A study conducted by a team at Stanford University with 1,024 participants found that in those sleeping less than eight hours, the increased body mass index (BMI) was proportional to decreased sleep. Participants with short sleep had reduced leptin and elevated ghrelin (two key opposing hormones in appetite regulation), which both are likely to lead to an increase appetite.
Also, during the night, we lose water through perspiration and breathing out humid air. Step on the scale when you wake up—if you’re getting a good seven or eight hours of sleep, you might find that you weigh even less than you did when you went to bed.
Our bodies undergo all kinds of activities while we’re sleeping. Though we may not have the same cognitive abilities while asleep, our bodies are anything but passive—they’re working in a whole set of different ways, allowing our body temperature to drop, blood pressure to lower and heart rate to decrease, conserving energy, repairing and maintaining muscles and bones by the facilitation of amino acids. Next time something is off, examine your sleeping habits, because the way you feel while you’re awake has a lot to do with what’s going on when you’re not.
Tips for Buying a Mattress
A good mattress is important for getting a good night’s rest—not necessarily something you want to go cheap on.

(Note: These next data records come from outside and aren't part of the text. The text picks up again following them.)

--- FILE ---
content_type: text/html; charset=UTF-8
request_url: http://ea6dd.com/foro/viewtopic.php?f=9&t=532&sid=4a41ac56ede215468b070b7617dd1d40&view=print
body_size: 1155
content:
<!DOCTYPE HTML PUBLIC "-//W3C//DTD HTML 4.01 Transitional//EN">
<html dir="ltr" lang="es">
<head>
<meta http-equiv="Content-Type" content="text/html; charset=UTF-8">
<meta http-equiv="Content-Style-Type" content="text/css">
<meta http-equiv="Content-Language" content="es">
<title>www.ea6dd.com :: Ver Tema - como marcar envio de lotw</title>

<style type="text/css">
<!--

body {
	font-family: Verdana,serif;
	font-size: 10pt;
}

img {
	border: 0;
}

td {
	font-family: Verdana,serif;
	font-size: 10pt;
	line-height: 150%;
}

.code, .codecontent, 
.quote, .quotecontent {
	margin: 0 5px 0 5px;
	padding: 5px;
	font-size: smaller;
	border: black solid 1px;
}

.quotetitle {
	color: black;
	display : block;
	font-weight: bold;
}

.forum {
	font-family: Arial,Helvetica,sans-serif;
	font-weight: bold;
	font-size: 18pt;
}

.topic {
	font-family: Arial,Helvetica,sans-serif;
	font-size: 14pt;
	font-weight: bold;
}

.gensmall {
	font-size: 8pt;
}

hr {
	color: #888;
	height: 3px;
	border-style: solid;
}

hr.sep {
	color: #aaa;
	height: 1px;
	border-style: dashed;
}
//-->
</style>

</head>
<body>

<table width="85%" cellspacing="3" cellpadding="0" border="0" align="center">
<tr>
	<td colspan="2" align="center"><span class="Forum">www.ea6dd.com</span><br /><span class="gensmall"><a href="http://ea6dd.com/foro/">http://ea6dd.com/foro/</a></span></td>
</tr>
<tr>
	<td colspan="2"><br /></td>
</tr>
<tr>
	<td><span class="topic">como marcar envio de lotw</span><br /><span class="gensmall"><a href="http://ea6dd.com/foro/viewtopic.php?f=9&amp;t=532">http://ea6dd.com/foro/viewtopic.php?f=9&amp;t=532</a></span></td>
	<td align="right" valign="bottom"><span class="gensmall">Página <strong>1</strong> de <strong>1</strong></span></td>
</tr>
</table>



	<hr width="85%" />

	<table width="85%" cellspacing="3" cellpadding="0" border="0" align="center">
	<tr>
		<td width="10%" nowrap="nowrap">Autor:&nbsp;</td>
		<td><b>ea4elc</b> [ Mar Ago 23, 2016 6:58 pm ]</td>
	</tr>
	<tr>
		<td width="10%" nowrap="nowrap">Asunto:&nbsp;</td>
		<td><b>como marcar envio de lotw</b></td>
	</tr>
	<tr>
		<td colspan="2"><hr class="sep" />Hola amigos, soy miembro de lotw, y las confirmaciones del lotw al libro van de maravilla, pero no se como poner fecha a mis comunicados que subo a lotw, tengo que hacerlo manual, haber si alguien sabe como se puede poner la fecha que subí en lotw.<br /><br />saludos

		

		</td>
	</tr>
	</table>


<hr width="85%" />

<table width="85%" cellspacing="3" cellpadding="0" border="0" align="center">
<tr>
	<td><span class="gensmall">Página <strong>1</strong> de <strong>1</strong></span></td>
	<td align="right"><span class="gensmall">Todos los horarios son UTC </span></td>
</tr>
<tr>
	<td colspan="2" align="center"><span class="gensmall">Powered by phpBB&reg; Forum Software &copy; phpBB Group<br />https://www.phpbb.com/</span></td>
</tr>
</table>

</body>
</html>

Think about it this way, the way Gary Javo, Owner of Sit & Sleep Bluffton sees it: “You’re in your bed eight hours a night and it can directly affect the way you feel throughout the day. If you get a good night’s sleep, it will completely change your day.” Sounds like a pretty good reason to pay attention when you’re shopping for your pillowtop, right?
1. Go To A Reputable Store
Don’t just settle for a department store with cheap prices; head to a mattress store where specialists are well-versed in the item at hand—mattresses. Other stores may be more concerned about the furniture and bedding you buy, but specialized mattress stores can assist you in determining everything from the right type of mattress for your sleeping habits, to the selection of the right brand to meet your objectives.
“Mattresses can get complicated. It seems like a simple thing but it really isn’t simple,” Javo explains. “You need to go to a sleep shop where people are specialized and trained. This is what they do and the only thing they do. Take advantage of that.”
2. Know What You Need (Or What You’re Missing)
“Come in with a clear understanding of what you need, or if you don’t know that, then what you don’t have now.”
Talk with your spouse and find out just what it is that you require—does your back hurt? Is your husband waking you up when he moves? Bring that information to the store and let an expert guide you to something that will suit.
3. Get A Mattress Protector
Did you know that one of the first things to void a mattress warranty is a stain? Avoid this headache and pick up special fitted sheets with waterproof backing. The amazing warranty won’t do you any good if it’s immediately voided.
If you’re not sleeping through the night, there’s a big chance it’s the result of a mattress that needs to be replaced. “With a bad mattress, you can start to develop hip and joint pain, it creates pressure points and, if you’re not supported properly, you can have poor circulation in your extremities. It can promote spine misalignment, if there’s a sag to the mattress.” Don’t let a bad mattress be the reason you’re not sleeping well!